SAN FRANCISCO – The month of October might seem a strange time to be trouble-shooting in a bullpen session, but James Shields has left plenty of room for improvement this postseason.
So in advance of Sunday’s Game 5 start against the Giants at AT&T Park, the Royals ace got with Kansas City pitching coach Dave Eiland and tried ironing out some problems in his delivery. He’s confident that what they worked on will pay dividends as he matches up against Giants ace Madison Bumgarner.
“Obviously the last couple starts are not the way I wanted to end up,” Shields said Saturday. “But sometimes those things happen, and unfortunately it’s right now. But me and Dave had a really good bullpen session this last round. You know, I was just kind of rushing, rushing to the plate. The ball was getting flat. I was really just not getting the job done, bottom line.”

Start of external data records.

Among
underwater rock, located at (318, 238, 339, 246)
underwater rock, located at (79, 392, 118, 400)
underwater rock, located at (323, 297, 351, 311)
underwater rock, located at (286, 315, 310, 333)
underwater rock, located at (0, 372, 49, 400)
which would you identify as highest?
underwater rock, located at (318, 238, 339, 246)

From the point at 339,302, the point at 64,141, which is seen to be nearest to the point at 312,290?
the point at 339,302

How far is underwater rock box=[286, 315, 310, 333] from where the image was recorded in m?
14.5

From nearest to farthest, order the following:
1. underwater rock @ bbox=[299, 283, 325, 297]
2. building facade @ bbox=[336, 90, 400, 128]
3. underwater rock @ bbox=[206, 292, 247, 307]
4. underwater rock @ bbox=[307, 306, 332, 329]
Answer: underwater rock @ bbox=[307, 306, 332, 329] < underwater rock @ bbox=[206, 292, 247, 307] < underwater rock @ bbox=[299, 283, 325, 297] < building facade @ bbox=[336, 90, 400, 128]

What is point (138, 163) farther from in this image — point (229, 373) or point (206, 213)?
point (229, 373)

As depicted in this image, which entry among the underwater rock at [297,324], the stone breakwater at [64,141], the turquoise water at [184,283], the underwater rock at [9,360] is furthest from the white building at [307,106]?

Over his past two starts, one in the World Series opener and one in the AL Championship Series opener against Baltimore, Shields has surrendered nine runs and 17 hits over just eight innings. Looking at the bigger picture, Shields is 3-5 with a 5.74 ERA in 10 career playoff starts. An improved effort Sunday obviously would be huge for his team, given the Royals and Giants are deadlocked at two games apiece in this best-of-seven series.
It would also bolster Shields’ resume as he approaches free agency. He is expected to be one of the marquee starters on the open market this winter along with Jon Lester and Max Scherzer, but the questions about his ability to produce under the glare of the postseason remain.
“We’ve got our guy going on the mound,” Royals first baseman Eric Hosmer said. “Obviously he hasn’t pitched the way he wanted to this postseason. But we know what James Shields can do, and I think everyone in here is expecting a big outing from him.”
Shields is hopeful his side work with Eiland will translate into better command of his off-speed stuff. But Royals manager Ned Yost said he’s never had any recent doubts when Shields has taken the mound.
“I know his intensity. I know his work ethic, I know his competitiveness,” Yost said. “I know that as much as a lot of you guys think thse guys are lights-out perfect every time they go out there, they’re not. They make adjustments and they have good games and they have bad games. I know (Sunday) when he steps on that mound, he’s going to be ready both physically and mentally to compete and give us his best effort. And that’s all I can ask.”